→ **Work task 1**
In the post on Army hazing and political memes, translate this sentence into Spanish: "Nor did I ever waste time hazing the guys who came after me."
→ **Work task 2**
The post on Army hazing and political memes explains several pieces of military jargon for readers. List every term it explains, with the meaning it gives for each.
→ **Work task 3**
Write the next part of the post on Army hazing and political memes, picking up after its final sentence.

→ **Text for analysis**
>>>>>

I know for a fact that the guys who shared this picture do not like being made fools of. We all went through the hazing rituals in the Army that sent young Privates fresh from OSUT all over the place looking for squelch oil, boxes of reticles, and so forth. I was sent to Squadron Commo once for a "Prick E-5" by the guy who posted this "Fake and Shake" picture. As young and naive as I was, I did not fall for it. Nor did I ever waste time hazing the guys who came after me. Maybe that is why I study history; I want facts, not silliness. Since there are no footnotes on blogger I will explain: a PRC-77 was a radio, commo was the communications equipment office, an E-5 is a sergeant so he was trying to get me to call the NCO on duty there a prick. The guys that are already in the unit throw a million bits of jargon and acronyms at you in short order, so they just sneak one in now and then that sounds legitimate but is actually a joke on you. That is what the vast majority of right wing memes are, a joke on the person sharing them.

In spite of this, I don't want my brothers to be laughed at for falling for these partisan political hazings. Which is why I'm not using names. When you post a meme like this one in support of the conspiracy theory around Benghazi, it only takes a few seconds to look it up on Snopes and shove your nose in the fact that this meme is nonsense. But that is the beauty of the conspiracy theory, the paranoids believe anything negative about Hillary Clinton and will be taken in by this, if you point out that this manufactured meme is easily debunked then you must be part of the conspiracy or you are a sheep. I want to take the intellectual lightweights aside and explain the order of argument to them. If you make a claim, it is on you to provide the evidence. Actual evidence that can be independently verified, not the other way around. Making a claim this intricate without evidence and expecting anyone skeptical of your assertion (that was made by some remote and anonymous third party) to provide evidence to disprove it is just laziness. Sharing memes with no supporting evidence is the political equivalent of masturbation, it may be fun for you but you look ridiculous and should feel ashamed when caught.

<<<<<

→ **Available data**
>>>>>

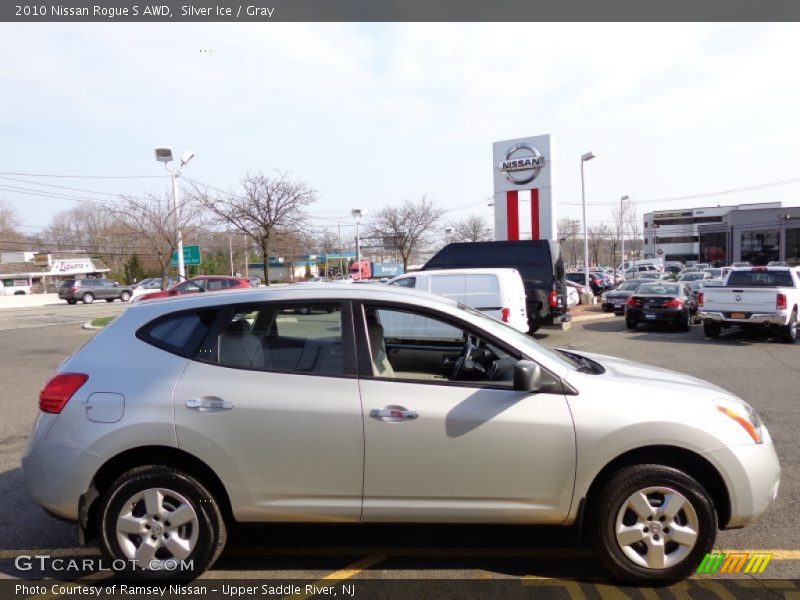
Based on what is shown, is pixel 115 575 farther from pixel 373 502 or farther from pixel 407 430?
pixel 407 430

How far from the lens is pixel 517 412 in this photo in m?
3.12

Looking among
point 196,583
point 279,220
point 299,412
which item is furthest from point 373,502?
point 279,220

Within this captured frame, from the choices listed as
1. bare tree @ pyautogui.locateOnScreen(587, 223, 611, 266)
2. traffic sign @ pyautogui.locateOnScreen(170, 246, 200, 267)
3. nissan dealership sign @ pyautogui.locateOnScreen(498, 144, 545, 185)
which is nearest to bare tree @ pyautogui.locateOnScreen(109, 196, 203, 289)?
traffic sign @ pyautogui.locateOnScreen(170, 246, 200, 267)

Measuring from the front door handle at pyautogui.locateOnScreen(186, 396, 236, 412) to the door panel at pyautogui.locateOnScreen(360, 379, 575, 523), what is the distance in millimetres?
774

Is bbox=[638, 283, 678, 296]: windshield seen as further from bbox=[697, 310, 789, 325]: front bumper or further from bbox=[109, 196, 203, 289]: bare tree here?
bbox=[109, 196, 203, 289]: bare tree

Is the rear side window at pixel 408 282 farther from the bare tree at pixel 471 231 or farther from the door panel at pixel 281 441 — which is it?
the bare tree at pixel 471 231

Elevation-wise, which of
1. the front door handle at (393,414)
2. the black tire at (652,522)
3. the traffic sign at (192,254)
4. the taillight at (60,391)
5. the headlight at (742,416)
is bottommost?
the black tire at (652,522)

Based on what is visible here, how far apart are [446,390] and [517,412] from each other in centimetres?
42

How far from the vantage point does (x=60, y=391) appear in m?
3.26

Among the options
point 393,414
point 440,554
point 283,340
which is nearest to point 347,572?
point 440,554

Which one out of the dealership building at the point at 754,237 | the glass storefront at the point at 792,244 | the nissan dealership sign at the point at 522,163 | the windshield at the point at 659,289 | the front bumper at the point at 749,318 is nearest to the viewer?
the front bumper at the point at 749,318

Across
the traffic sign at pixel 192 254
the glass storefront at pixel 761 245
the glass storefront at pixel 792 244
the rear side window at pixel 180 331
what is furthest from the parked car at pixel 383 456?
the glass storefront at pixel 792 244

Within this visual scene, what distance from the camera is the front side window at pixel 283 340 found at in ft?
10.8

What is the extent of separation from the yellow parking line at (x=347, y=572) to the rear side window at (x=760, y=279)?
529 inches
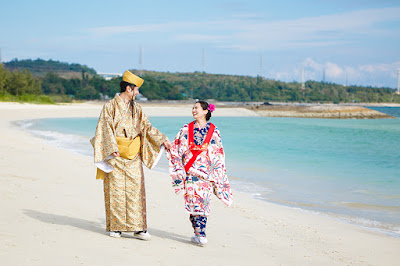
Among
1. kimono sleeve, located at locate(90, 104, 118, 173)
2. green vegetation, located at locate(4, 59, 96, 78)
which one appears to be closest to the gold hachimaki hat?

<<<<<
>>>>>

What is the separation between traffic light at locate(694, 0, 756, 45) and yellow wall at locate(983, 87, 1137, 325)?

<<<<<

→ **Answer area 1**
Tampoco perdí nunca el tiempo haciéndoles novatadas a los que vinieron después de mí.

→ **Answer area 2**
PRC-77: a radio
commo: the communications equipment office
E-5: a sergeant

→ **Answer area 3**
These stupid memes are the same as ordering a Private to fetch up some squelch oil. I fear that the "think tank" or whatever warehouse of conservatism that keeps serving these things up is called, knows that this stuff is bullshit and they laugh whenever one of their little creations goes viral off of the gullible, lazy social media users out there.

The questions for those gullible people I have is: "Do you like being taken advantage of? Do you get something out of sharing these things? Does it ever bother you that those of us outside the bubble are laughing at you for being so gullible? Have you ever considered taking a moment to look up that delicious and sexy anti-liberal meme? Why not? Afraid you might find out something you don't want to know?" In the previous paragraphs I have detailed the conflict inside, I don't suffer fools gladly but what is the point of making a fuss? Will I gain anything from confrontation? Most likely not.

Sayings and cliches are an intellectual crutch and I shouldn't have put a play on one in the title of this post, but seriously, debunking these things could be a full time job, one I don't want, and I get so disgusted trying to swat them down that it is no fun. Is there a way to teach some elementary critical thinking to the average Joe out there?

I'm definitely not giving any fish to the paranoids. They don't deserve a free ride.